Face as críticas à filha — que se filmou a fazer compras no aeroporto de Singapura, nas lojas da Louis Vuitton e da Hermès; a lavar os dentes de pijama oferecido pela Qantas e a tomar o pequeno-almoço na primeira classe; e no quarto de hotel, já em Londres, a fazer unboxing de uma série de cosméticos que comprou — Justin Tkatchenko, natural de Melbourne, na Austrália, mas naturalizado papuano, reagiu de forma pouco diplomática.

São uns “animais primitivos” que “não têm nada que fazer” e “vivem na idade das trevas”, disse à australiana ABC.

“A minha filha está completamente devastada. Está traumatizada com alguns dos comentários mais ridículos e inúteis que já vi. A inveja é uma maldição.
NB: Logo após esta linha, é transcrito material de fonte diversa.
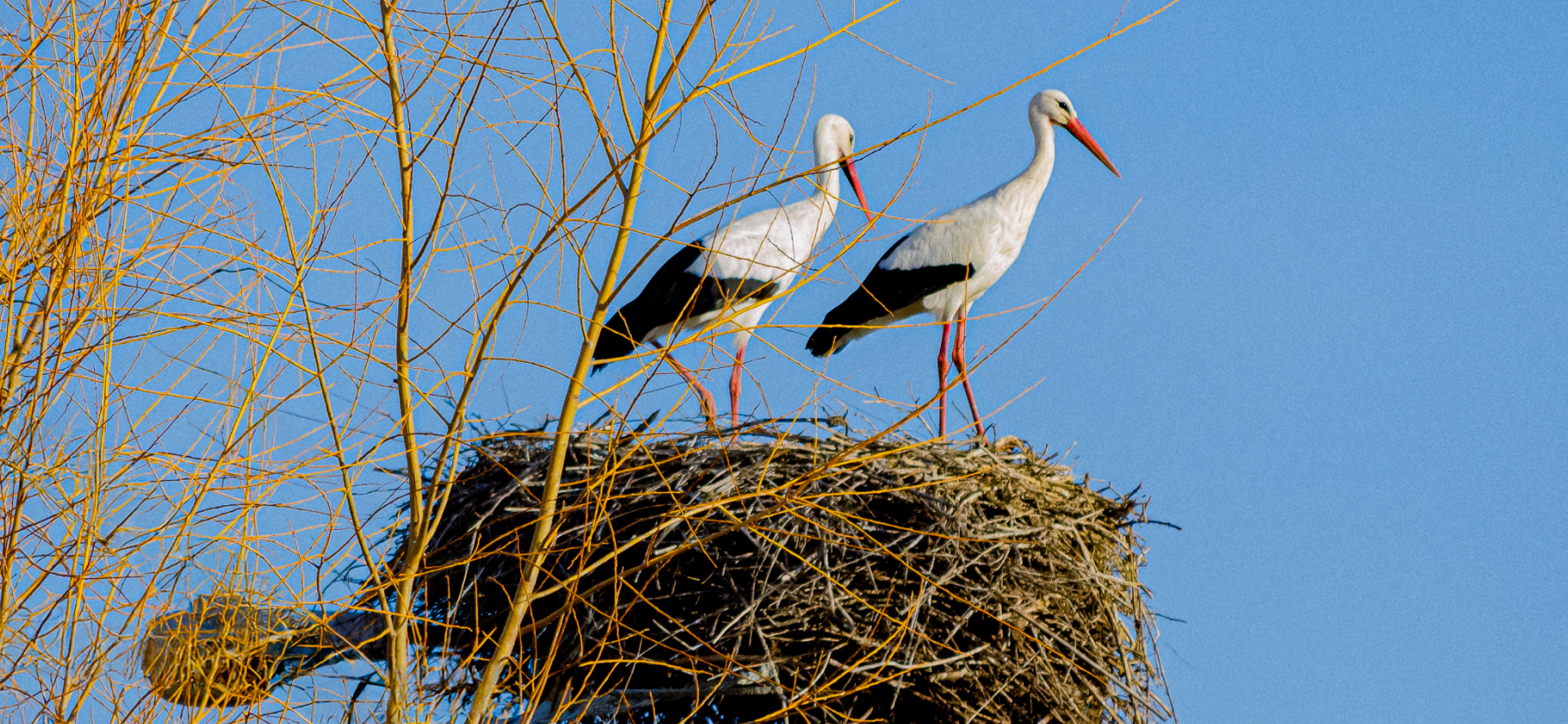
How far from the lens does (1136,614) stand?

E estas pessoas mostram claramente que não têm nada para fazer nas suas vidas”, acrescentou ainda o chefe máximo da diplomacia do país, membro da Commonwealth.
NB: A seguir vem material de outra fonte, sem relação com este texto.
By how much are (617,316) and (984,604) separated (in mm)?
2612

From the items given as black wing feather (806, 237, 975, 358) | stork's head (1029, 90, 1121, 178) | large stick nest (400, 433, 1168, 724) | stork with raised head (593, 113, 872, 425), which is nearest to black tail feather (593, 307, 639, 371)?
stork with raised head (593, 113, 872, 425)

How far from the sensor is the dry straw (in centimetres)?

De acordo com a imprensa internacional, a viagem foi paga com fundos públicos do país, de cerca de 10 milhões de habitantes — que tem cerca de 40% da população a viver abaixo do limiar da pobreza, acrescenta a ABC, a partir dos mais recentes dados do Banco Mundial.
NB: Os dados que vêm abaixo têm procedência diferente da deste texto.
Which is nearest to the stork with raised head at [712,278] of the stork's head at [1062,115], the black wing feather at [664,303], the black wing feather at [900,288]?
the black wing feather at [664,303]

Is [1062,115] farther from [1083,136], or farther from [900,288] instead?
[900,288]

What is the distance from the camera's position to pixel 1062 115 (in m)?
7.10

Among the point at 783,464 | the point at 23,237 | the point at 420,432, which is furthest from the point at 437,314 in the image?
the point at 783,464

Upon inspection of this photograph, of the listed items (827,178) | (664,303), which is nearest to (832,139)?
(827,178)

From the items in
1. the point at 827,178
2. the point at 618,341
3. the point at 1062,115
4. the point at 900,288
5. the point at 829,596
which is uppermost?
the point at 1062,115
Segundo o próprio Justin Tkatchenko, a verba que foi atribuída a Savannah, para custear alojamento e refeições na capital britânica, foi de 25 mil quinas, qualquer coisa como 6.485 euros.

“Fui oficialmente convidado pelo Palácio de Buckingham para ir — eu e a minha esposa — à coroação, em representação do primeiro-ministro e do governo da Papua-Nova Guiné e, para mim, isso foi uma honra absoluta mas, infelizmente, a minha esposa não pôde ir, por isso convidei a pessoa mais indicada, que foi a minha filha”, disse Tkatchenko ao britânico Guardian, uma vez mais não medindo as palavras nem ocultando a fúria.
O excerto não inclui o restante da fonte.